Hollande moi président des patronsLe camarade Jacques Nocaudie à été secrétaire général du syndicat CGT de la poste dans le Tarn, Président de l’Institut d’Histoire de la CGT du Tarn et ancien adhérent du PCF. Voici la lettre ouverte qu’il a adressée à F Hollande et M Valls, ces sous prefets de l’UE du capital, valets de pied du MEDEF

Monsieur le Président de la République, Monsieur le Premier Ministre.

Vous traitez quasiment d’imbéciles ceux qui contestent votre politique  au service des multinationales en utilisant, je devrais dire en répétant les discours en « langue de bois » appris à l’E.N.A. .

Nous avons de sérieuses raisons d’être critiques et contestataires face à des gens qui, sitôt élus, se sont mis au service des grands patrons des multinationales trahissant les promesses électorales faîtes avant l’élection du Président.

Il est vrai qu’il y avait l’exemple de vos prédécesseurs.

Je pense que vous avez bien du mal à comprendre la portée de vos propos envers ceux qui vous ont mis en place, votre passage par l’E.N.A. ne vous ayant pas préparés à savoir ce que parler veut dire.

Vous vous prétendez de gauche, tout comme les moutons bêlants de vos ministères et vous vous référez à Jean Jaurès pour justifier une politique de droite, identique à celle de vos prédécesseurs.

Sachez que Jean Jaurès était le défenseur des ouvriers et non celui qui leur tournait le dos une fois élu. Il l’a prouvé tout au long de sa vie tant à Carmaux auprès des mineurs et des verriers qu’à Graulhet au côté des mégissiers en grève en 1910 et ce ne sont que quelques exemples.

Je vous conseille vivement de lire l’intégralité de ses œuvres pour comprendre comme vous êtes en porte à faux avec la pensée jauressienne.

A la demande de Monsieur Gattaz vous supprimez, au nom d’un pseudo réalisme économique, tous les acquis que les initiateur du Conseil National de la Résistance avait codifiés pendant l’occupation nazie pour une réelle démocratie politique et économique et une entière équité entre tous les citoyens au lendemain de la libération du pays du joug imposé par le régime des traîtres de Vichy inféodés à l’occupant.
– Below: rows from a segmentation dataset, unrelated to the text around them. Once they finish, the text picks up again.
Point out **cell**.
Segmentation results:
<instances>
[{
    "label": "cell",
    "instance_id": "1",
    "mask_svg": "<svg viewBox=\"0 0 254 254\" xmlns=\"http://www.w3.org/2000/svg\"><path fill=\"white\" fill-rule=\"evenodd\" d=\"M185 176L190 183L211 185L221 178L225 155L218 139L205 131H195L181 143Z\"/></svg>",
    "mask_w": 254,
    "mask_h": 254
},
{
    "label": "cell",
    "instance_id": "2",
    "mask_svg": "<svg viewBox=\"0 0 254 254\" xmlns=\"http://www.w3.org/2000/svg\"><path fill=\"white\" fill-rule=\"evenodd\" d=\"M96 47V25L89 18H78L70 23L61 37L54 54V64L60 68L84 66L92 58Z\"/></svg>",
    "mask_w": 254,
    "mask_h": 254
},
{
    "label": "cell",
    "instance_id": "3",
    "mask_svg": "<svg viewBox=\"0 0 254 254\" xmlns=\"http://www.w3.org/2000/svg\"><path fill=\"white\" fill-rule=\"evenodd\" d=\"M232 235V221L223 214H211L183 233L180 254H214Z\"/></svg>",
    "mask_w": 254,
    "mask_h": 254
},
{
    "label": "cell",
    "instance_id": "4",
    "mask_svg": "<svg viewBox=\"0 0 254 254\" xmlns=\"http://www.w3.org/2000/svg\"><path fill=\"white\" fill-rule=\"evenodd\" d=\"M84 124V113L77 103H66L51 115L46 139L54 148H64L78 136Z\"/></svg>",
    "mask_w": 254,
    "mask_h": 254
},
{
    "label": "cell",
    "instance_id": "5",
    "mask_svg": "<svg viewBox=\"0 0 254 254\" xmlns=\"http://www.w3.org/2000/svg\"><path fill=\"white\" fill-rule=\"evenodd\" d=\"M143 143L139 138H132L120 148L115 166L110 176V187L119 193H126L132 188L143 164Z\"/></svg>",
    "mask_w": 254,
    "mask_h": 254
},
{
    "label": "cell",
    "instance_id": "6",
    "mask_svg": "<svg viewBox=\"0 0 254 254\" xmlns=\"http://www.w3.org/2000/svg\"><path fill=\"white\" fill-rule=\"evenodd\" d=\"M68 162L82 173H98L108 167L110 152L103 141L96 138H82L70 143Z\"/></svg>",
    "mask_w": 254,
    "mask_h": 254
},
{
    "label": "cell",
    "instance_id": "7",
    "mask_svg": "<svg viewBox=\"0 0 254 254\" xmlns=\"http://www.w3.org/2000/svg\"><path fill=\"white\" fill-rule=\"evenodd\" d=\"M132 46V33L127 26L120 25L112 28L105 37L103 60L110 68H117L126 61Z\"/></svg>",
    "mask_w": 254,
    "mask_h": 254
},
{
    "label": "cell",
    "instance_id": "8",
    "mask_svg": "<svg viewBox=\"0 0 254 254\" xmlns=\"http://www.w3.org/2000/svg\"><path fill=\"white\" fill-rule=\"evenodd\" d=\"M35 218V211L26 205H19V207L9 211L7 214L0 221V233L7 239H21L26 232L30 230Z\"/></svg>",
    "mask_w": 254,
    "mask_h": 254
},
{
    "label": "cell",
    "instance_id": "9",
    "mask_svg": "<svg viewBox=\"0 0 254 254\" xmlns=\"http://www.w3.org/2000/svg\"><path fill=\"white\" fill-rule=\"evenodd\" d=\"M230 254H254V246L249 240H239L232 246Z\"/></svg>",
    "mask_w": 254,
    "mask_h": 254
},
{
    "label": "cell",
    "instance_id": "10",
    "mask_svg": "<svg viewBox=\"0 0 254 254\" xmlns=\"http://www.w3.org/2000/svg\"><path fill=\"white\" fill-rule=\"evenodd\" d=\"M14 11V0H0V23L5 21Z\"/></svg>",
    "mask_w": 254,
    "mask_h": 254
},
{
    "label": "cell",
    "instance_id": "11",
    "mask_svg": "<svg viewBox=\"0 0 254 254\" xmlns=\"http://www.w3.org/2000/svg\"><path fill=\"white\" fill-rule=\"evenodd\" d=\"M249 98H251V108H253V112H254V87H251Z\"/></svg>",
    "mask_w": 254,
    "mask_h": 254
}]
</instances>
L’un comme l’autre, vous déclarez aimer l’entreprise en défendant les revendications exorbitantes des actionnaires qui sont les fossoyeurs de l’économie pour s’assurer encore plus de profit, car notre économie est victime de la finance que vous promettiez de combattre avant mai 2012.

Il y a en France des millions de personnes contraintes, du fait de votre politique, de vivre en dessous du seuil de pauvreté, mais en avez-vous seulement conscience ?

Je suis de ceux qui ne se faisaient aucune illusion avant les élections présidentielles de 2012 car je savais que vous vous rangeriez au côté des possesseurs des moyens de production et d’échange, vos réels patrons.

Fils de résistant, je suis outré par les propos d’un premier ministre arrogant et insultant envers ceux qui l’ont fait vizir, lui qui se prétend descendant de républicains espagnols et qui applique une politique digne du franquisme.

Messieurs, je ne vous salue pas.

Jacques Nocaudie, retraité dont le pouvoir d’achat à nettement baissé et qui, pour la première fois depuis son départ en retraite va payer des impôts, grâce aux effets de votre politique au service des plus riches.